**Given passage**
1.  Investment Markets Are More Challenging This Year.

2.  Trading Range Markets Not Good News For Investors.

3.  Professional Money Managers Can Be The Answer.

4.  Really Successful Managers Are Few & Far Between.

5.  How To Get The Top Pros On Your Investment Team.


Since I began writing this weekly E-Letter in late 2002, I have consistently advised that most investors would be better served to use professional money managers to oversee their stock and bond investments.  During that same time, I have repeatedly recommended several specific money managers, and all handsomely outperformed their respective market averages in 2003.  To see the actual performance of the Advisors I have recommended, CLICK HERE.  

Now we find ourselves in a different market environment from last year.  Stocks look to be in a broad trading range, generally speaking, and sharp declines such as we’ve seen this month could happen more frequently.  Bonds have enjoyed a nice run so far this year, but here too we could see some nasty declines if interest rates turn higher (and they will at some point).

**Data block**
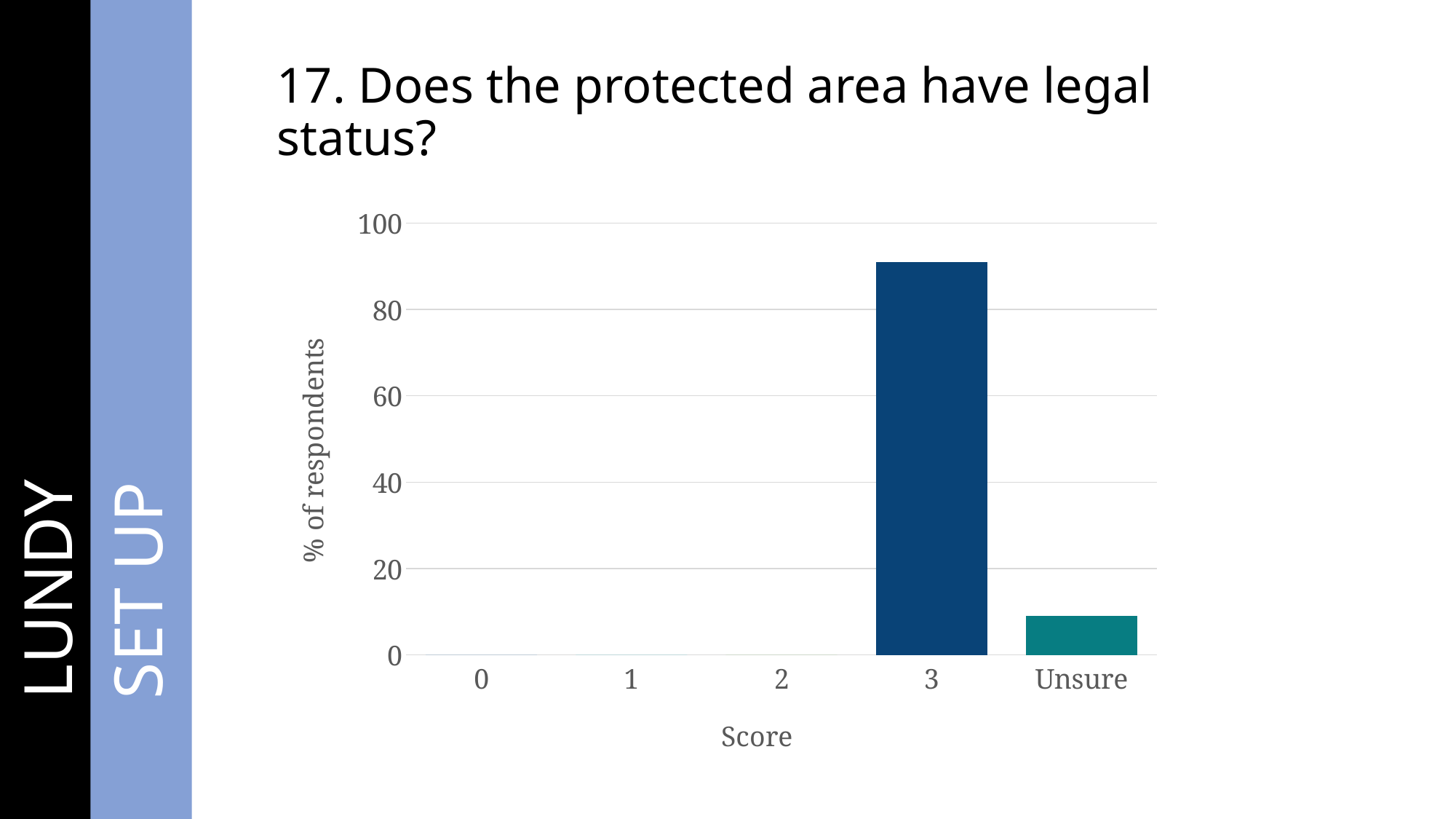
What kind of chart is shown on the slide? bar chart How many score categories are shown on the x axis? 5 Is the value for Unsure greater or less than 20? less How many score categories have a visible bar above zero? 2 Is the value for score 3 greater or less than 100? less What is the label of the vertical axis? % of respondents Is the value for score 3 greater or less than 80? greater Which has a larger percentage of respondents, score 3 or Unsure? 3 What is the label of the horizontal axis? Score Which score category has the highest percentage of respondents? 3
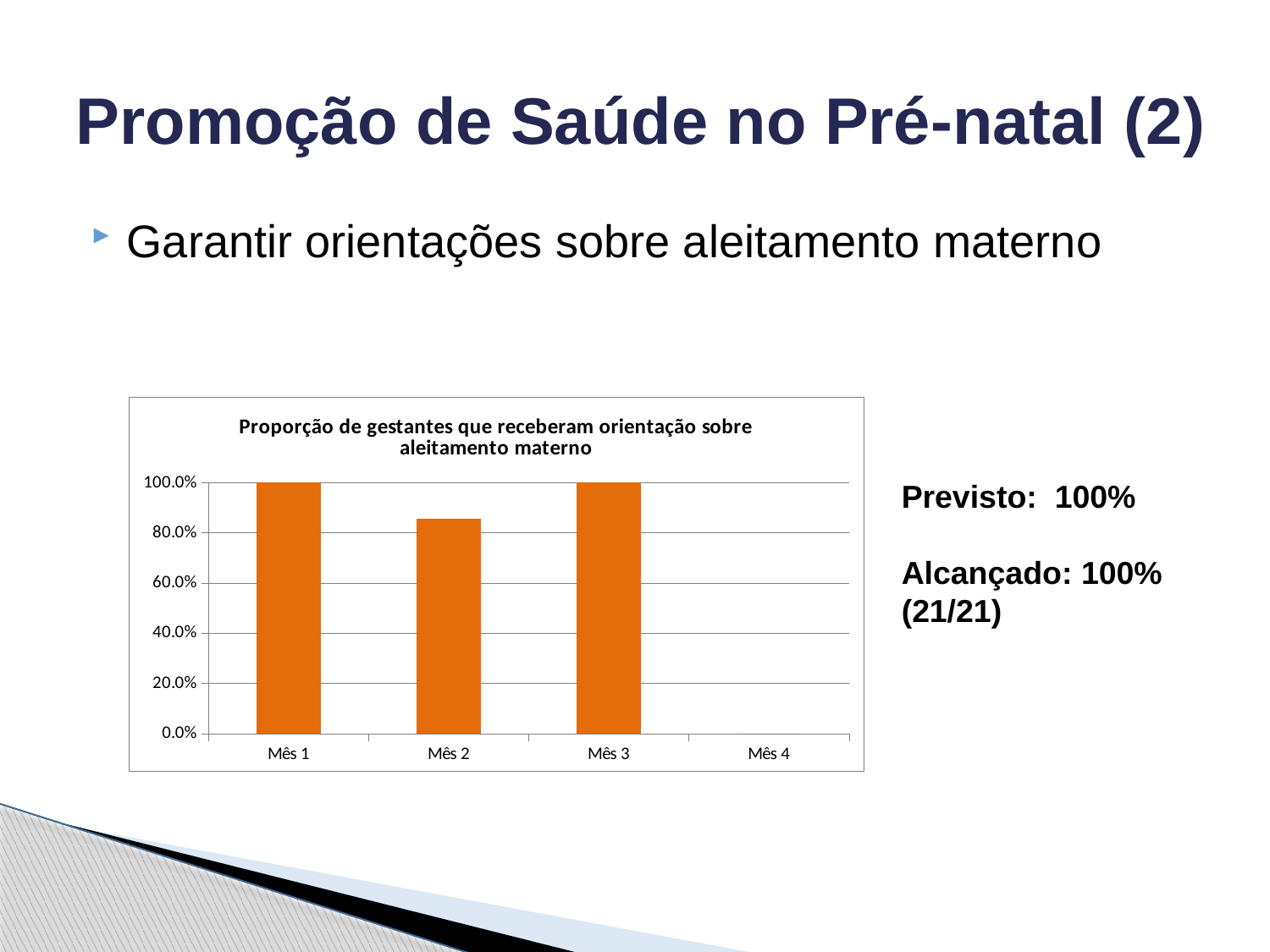
What is the value for Mês 1 in the chart? 100.0% What colour are the bars in the chart? orange Is the value for Mês 2 greater or less than 100.0%? less Does the value rise or fall from Mês 1 to Mês 2? fall Which is larger, the value for Mês 1 or the value for Mês 2? Mês 1 What is the title of the chart? Proporção de gestantes que receberam orientação sobre aleitamento materno Which category has the lowest value in the chart? Mês 4 What is the value for Mês 3 in the chart? 100.0% Which is larger, the value for Mês 3 or the value for Mês 4? Mês 3 What type of chart is shown on the slide? bar chart How many categories are shown on the x axis of the chart? 4 Is the value for Mês 2 greater or less than 80.0%? greater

**Task set**
[1] Duplicate the part of the given passage between "1.  Investment Markets" and "Your Investment Team.", inclusive.
[2] In one to three sentences, explain why the given passage says bonds could see some nasty declines despite their run so far this year.

**Results of the exercise**
[1]
1.  Investment Markets Are More Challenging This Year.

2.  Trading Range Markets Not Good News For Investors.

3.  Professional Money Managers Can Be The Answer.

4.  Really Successful Managers Are Few & Far Between.

5.  How To Get The Top Pros On Your Investment Team.

[2] Bonds could see nasty declines if interest rates turn higher. The passage adds that rates will turn higher at some point.